The contraceptive pill was a novelty on the market for contraceptive methods at that time. It was the first physiological means of contraception. That is, it prevented pregnancies by intervening in the internal processes of the body, rather than by means of an extraneous device (Rock 1963: 168).1 Contraception now might be achieved by taking an “aspirin-like pill that would be unrelated to sexual intercourse.” Moreover, the pill was a novelty since it would be the first drug in the history of medicine given to healthy people for a social purpose (McLaughlin 1982:120; Vaughan 1972:51).

This chapter focusses on how hormones were made into contraceptives. How did scientists succeed in transforming hormones into completely new types of drugs? For, prior to the 1960s female sex hormones were mainly used as drugs for menstrual and menopausal dysfunctions. What kinds of actions were required to make hormones into the contraceptive pill? In order to understand the story of the pill we need to theorize about what actually happens to scientific artefacts when they not only get out of the laboratory but also get into a new generation. Constructivist approaches, again, may be helpful. Constructivists hold that scientists do not operate independently or

outside a social or political context. They actively select and create the contexts in which their claims may be made relevant.2

This is exactly what happened in the case of the pill. In 1953, Gregory Pincus decided to develop a pharmaceutical product for one specific purpose: the control of fertility. Pincus thus chose to make knowledge claims about hormones relevant in a totally different context. This drastic change in the history of hormones may best be understood if we explore the activities that went into this recontextualization. I shall describe how the pill could be called into existence only if scientists redirected their work to other evidential contexts in which they could establish the required links between the technology-in-the-making and its new audiences and consumers. The successful transformation of hormones into contraceptives required a linkage to a world which was not yet inhabited by hormones: the world of birth control. By entering this domain, the story of hormones became entangled with big politics. The birth control arena was, and still is, a highly political world in which birth control ideologies mix with cultural imperialism. During the making of the pill, the story of hormones turned into a very dramatic one in which Caribbean women became the guinea-pigs of one of the most revolutionary drugs in the history of medicine.

I begin with a brief history of how the development of contraceptives became an issue on the research agenda of endocrinologists in the early 1950s. Next I analyze in detail the clinical trials and field trials in which hormones were made into contraceptives.
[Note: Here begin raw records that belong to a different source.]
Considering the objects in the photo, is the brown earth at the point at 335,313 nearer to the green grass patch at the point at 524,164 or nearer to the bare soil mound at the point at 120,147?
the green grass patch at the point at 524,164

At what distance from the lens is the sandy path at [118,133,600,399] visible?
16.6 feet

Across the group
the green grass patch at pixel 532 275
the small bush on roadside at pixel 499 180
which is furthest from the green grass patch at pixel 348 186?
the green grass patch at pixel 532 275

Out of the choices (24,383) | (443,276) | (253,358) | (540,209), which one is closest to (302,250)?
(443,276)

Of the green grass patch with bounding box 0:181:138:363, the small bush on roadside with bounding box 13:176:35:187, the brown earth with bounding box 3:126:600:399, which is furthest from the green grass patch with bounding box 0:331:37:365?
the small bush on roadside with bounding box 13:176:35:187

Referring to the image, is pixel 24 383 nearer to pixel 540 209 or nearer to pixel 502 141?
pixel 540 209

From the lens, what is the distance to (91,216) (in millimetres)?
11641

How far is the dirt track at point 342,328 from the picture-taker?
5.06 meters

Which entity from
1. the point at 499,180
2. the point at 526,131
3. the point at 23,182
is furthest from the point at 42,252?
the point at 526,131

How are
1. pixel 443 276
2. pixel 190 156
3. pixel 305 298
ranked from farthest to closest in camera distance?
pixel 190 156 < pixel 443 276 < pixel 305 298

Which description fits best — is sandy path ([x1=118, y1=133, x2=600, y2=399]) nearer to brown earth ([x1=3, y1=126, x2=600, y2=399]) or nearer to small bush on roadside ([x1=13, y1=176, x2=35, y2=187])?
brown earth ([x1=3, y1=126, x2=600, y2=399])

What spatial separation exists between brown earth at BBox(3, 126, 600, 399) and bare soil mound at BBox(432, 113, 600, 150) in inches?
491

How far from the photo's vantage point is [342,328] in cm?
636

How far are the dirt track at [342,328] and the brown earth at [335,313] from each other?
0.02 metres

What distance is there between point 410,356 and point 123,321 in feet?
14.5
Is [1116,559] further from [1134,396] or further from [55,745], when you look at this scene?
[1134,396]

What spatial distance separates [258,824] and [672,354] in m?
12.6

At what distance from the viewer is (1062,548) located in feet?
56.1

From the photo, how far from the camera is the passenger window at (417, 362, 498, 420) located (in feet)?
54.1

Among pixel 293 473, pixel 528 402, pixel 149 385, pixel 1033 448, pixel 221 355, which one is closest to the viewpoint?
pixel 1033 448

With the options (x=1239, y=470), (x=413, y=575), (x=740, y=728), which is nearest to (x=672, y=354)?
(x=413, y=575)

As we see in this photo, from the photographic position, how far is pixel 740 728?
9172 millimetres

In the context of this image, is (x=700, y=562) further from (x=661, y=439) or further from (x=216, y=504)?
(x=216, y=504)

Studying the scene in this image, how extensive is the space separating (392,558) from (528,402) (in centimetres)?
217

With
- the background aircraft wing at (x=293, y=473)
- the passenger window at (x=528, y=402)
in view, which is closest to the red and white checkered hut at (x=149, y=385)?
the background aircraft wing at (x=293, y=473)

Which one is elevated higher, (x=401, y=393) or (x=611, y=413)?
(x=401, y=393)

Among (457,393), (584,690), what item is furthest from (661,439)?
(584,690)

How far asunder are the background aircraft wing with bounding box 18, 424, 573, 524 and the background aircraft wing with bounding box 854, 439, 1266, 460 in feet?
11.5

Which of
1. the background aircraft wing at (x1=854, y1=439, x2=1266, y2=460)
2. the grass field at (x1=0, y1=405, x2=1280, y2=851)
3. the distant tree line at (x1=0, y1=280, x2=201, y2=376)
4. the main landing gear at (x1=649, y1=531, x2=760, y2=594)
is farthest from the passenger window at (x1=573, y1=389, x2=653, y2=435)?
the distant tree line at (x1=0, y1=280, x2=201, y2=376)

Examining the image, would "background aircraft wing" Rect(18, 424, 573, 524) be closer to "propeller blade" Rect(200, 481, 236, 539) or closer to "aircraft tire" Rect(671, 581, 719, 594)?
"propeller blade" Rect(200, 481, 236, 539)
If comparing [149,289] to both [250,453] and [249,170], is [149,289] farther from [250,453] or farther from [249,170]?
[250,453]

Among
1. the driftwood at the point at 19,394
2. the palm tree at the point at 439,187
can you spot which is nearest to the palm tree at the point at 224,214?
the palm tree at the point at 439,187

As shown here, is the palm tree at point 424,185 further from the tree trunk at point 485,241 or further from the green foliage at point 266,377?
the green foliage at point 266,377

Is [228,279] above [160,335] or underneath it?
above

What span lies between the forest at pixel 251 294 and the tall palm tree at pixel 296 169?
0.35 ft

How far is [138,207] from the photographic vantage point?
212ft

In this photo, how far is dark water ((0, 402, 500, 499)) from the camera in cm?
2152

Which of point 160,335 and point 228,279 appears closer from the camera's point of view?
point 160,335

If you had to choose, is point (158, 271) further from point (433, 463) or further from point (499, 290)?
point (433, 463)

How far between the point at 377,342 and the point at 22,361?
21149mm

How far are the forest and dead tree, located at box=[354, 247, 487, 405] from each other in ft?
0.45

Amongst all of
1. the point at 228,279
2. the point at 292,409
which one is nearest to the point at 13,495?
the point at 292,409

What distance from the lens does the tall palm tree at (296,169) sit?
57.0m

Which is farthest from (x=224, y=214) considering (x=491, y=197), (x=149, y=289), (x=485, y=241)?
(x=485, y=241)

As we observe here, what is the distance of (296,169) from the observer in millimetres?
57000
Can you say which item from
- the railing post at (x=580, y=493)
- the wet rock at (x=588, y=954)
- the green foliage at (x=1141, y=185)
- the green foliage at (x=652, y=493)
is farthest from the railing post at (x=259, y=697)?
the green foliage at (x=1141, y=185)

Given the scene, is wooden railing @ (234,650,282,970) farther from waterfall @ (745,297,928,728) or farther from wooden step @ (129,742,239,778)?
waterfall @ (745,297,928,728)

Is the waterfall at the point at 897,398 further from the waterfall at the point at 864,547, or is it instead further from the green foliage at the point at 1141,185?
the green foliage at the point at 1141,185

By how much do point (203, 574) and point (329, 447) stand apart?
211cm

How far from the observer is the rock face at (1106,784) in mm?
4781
In contrast with the previous chapters, this chapter deals particularly with research and development activities in the United States. The pill was developed in the United States, not in Europe. The dominant position of European scientists and pharmaceutical firms in the field of hormones, characteristic for the 1920s and 1930s, was broken in the mid-1940s by the newly established Syntex Corporation. This American firm introduced a much simpler and cheaper production process based on the use of plant raw material, thus replacing the more expensive and time-consuming practice of using human and animal materials (Gelijns 1991:161; Maisel 1965:43-58).